Saved data entries
►
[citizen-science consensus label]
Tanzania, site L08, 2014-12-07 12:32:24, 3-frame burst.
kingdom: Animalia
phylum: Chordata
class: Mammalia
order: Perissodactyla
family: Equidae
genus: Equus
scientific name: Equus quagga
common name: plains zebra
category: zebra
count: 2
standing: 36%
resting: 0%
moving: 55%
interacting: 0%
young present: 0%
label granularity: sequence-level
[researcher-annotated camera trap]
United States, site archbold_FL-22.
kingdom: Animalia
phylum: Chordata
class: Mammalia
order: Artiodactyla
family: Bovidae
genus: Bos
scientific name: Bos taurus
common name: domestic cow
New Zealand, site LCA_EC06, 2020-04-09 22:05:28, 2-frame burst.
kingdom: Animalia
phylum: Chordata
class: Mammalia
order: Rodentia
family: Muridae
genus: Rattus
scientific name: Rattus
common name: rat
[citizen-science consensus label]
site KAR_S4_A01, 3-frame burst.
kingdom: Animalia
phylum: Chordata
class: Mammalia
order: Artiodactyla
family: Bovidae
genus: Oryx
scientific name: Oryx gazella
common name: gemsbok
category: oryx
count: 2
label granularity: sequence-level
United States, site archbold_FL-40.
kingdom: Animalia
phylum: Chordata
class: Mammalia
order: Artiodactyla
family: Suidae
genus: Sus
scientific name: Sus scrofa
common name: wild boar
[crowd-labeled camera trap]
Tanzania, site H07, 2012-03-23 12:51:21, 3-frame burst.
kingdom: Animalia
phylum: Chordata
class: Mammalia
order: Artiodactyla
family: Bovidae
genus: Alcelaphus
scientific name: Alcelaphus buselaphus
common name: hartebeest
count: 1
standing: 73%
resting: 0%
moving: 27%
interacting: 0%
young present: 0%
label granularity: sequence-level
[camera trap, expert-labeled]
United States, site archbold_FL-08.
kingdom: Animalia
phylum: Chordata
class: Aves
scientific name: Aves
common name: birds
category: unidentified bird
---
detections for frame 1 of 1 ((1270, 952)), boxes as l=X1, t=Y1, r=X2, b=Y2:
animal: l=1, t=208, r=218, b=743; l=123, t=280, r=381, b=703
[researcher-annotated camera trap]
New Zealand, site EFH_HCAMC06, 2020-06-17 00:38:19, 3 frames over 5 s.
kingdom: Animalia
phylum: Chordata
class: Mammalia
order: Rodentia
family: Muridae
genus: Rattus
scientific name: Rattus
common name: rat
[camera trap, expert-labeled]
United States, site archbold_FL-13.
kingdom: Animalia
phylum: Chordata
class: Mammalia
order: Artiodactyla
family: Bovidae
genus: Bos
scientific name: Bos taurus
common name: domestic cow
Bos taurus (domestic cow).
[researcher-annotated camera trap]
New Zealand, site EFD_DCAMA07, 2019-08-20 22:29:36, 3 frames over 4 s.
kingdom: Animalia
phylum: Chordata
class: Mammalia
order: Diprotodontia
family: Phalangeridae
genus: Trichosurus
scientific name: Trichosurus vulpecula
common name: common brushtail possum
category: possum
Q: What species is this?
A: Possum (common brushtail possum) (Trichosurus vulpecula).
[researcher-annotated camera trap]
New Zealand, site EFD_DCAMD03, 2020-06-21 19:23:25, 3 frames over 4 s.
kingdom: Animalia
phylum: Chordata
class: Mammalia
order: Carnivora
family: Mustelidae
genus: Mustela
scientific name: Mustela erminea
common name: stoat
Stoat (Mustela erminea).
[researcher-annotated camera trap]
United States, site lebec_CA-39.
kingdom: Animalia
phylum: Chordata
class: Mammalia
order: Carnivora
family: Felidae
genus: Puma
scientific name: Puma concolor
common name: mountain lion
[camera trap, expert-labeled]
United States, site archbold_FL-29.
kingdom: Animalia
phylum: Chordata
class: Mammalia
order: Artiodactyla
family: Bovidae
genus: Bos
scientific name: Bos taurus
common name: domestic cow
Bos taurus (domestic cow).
◄
As you read the records above, find each line that contains "category" and copy it.

category: zebra
category: oryx
category: unidentified bird
category: possum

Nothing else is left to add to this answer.